Bad Day (2)

2.7K 243 6
                                    

Nira membisikkan gosip terbaru ketika melihat kedatangan Fina pagi ini. Nira mendekati Fina yang sedang meletakkan tasnya di meja kerja.

"Eh, tahu nggak, meeting sama buyer kemarin sampe malem. Kata Pak Surya mpe hampir jam 9 malem."

"Widih, itu kunjungan apa inspeksi penyelidikan?" sahut Fina.

"Emang buyer yang satu kemarin agak reseh, sih. Mereka pengen tahu sampai proses produksinya segala. Tahu kan siapa yang kena semprot?"

Fina mengerutkan bibirnya. "Timnya Bang Adry sama Pak Bono, ya?"

"Yap. Dan Pak Bono nggak terima dong produksi disalahin gara-gara rilis produk jauh dari target. Gantian Pak Bono yang nyalahin Pak Doman," kata Nira yang mendekatkan kursinya ke meja Nira.

"Kok jadi main salah-salahan, sih?" tukas Fina sambil menghidupkan komputernya.

"Tungguin aja, ntar kita juga yang kena semprot," gumam Nira yang menggeser kursinya ke mejanya kembali.

"Amit-amit." Fina mendenguskan napas.

Hari ini tampaknya berjalan dengan normal. Namun, perkiraan Fina salah besar. Belum lama dia menikmati pusing tujuh keliling menyusun jadwal produksi hingga rilis, suara Pak Doman menggelegar.

"Fina, masuk ke ruangan saya!"

Fina menyimpan file di komputernya, lalu beranjak pelan dengan langkah berat.

"Iya, Pak," kata Fina ketika masuk ke ruangan bosnya sambil menyiapkan mental.

Pak Doman memberikan isyarat dengan dagunya agar Fina duduk.
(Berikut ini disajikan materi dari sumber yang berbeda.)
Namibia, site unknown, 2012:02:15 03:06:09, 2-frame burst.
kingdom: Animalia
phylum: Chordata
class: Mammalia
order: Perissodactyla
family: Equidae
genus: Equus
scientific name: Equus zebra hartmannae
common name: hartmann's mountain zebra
"Fina, udah berapa lama kamu kerja?" tegur Pak Doman.

"Sekitar lima bulan, Pak."

"Jadi harusnya kamu udah hafal di luar kepala kerjaan PPIC, kan?" Nada suara Pak Doman mulai meninggi. Fina pun hanya bergeming.

"Kenapa bisa salah bikin estimasi jadwal produksi dan rilis kayak gini?" seru Pak Doman mengetuk keras pulpennya berkali-kali di atas meja.

"Kenapa kamu nggak bikin jadwal lembur kalau forecast-nya aja segini?" lanjut Pak Doman.

"Tapi dulu Bapak udah ACC," kata Fina berusaha membela diri meskipun terdengar kurang meyakinkan.

"Kamu nggak bisa diandalkan kalau gini! Buyer nggak terima. Produksi  mesti digenjot lagi. Dan saya kecewa berat sama kamu! Ingat ya, kamu itu udah bukan karyawan training. Ngerti?!"

Fina berkali-kali menahan emosinya agar tidak meluap. Setelah beberapa omelan panjang lebar lainnya yang memanaskan telinga Fina, akhirnya gadis itu keluar dari kandang macan.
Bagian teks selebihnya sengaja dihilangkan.